* HOW TO COMPLETE THIS TASK:
Please state the window-to-wall ratio that the home carbon estimator text fixes for the modeled building.

* DOCUMENT TEXT:
Compared to a standard new home built to code in Michigan (CZ 5A). Adjust the parameters below to model your project.
| Scenario | Embodied (tons CO2) | Annual (tons/year) | 30-year total (tons) |
|---|
This tool computes a 30-year whole-life carbon estimate (kg CO2e and tons CO2e) for a single-family residential building from a small set of design inputs. The intent is to give designers and homeowners a comparative tool — not a project-specific LCA suitable for code compliance or certification. Every number on this page traces to an explicit formula, a published data source, and a defined unit conversion. The engine source is open and the walkthrough below describes every step of the calculation.
Worked examples throughout this document use the default Chelsea, MI configuration: ZIP 48118 (IECC climate zone 5A), 2,300 sf single-story, 2.5 occupants, typical finish level. All values reproduce by setting these inputs and reading the corresponding output field.
The 5-digit ZIP code resolves through a static crosswalk (39,366 ZIPs, 54 states/territories) to a 2-letter state code. State then drives all regional parameters. The engine never resolves to city or county level.
climate_zones.json, per ASHRAE 169-2021 / IECC 2021. Eight zones (1=hot, 8=very cold) × three moisture regimes (A=humid, B=dry, C=marine).degree_days.json, base 65°F, aggregated to a single representative HDD/CDD pair per climate zone. The lookup is climate-zone-resolved, not ZIP-resolved. Chelsea, MI uses CZ 5 values: HDD = 6,500 / CDD = 900.electricity_rates.json, sourced from EIA Electric Power Monthly Table 5.6.A (residential, state-level), updated to February 2026. Users may override with their actual utility bill rate (engine accepts electricity_rate_override parameter in $/kWh).gas_rates.json, sourced from EIA Natural Gas Monthly state-level residential prices, updated February 2026, expressed in $/therm.egrid.json, EPA eGRID 2022 state-level STCO2RTA (output emission rate, CO2-only, transmission losses excluded). Michigan = 0.458 kg CO2/kWh.Worked example (Chelsea, MI default): ZIP 48118 → state MI → CZ 5A → HDD 6,500 / CDD 900 / rateelec = $0.200/kWh / rategas = $1.073/therm / EFgrid = 0.458 kg/kWh.
The building is modeled as a square-footprint rectangular volume. Window-to-wall ratio is fixed at 15% (close to RECS 2020 single-family national average of 14–18%). Wall height defaults to 9.0 ft. Door area defaults to a fixed 40 sf. Roof and floor areas equal the footprint (no slope or overhang adjustment).

* MATERIAL SUPPLIED:

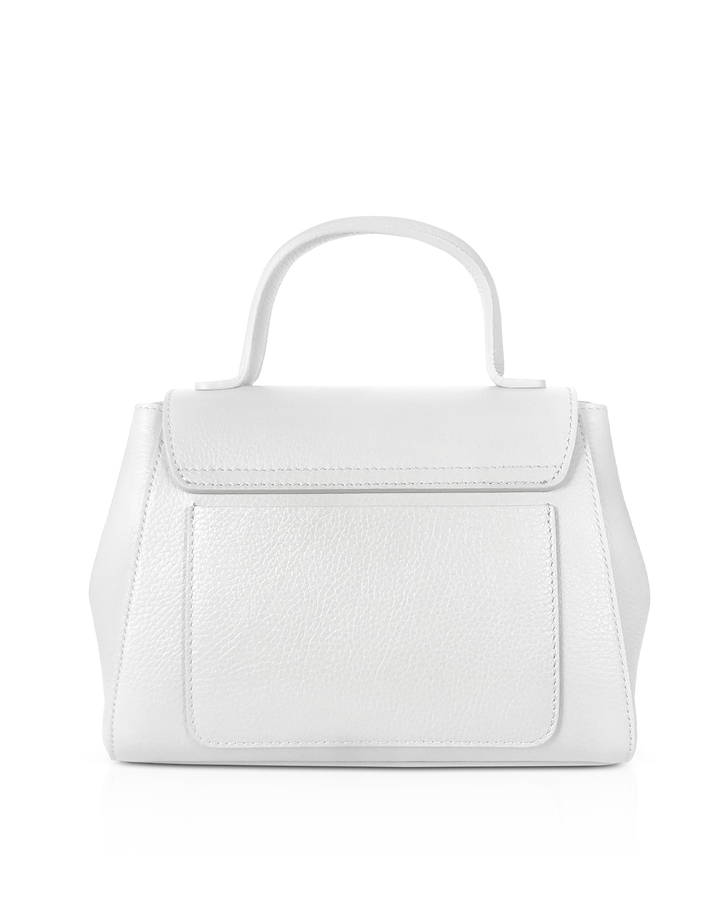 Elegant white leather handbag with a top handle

==

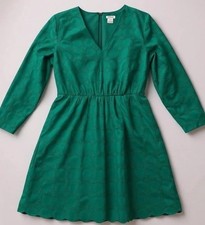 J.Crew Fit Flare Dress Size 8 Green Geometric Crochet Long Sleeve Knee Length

* OUTPUT OF THE TASK:
15%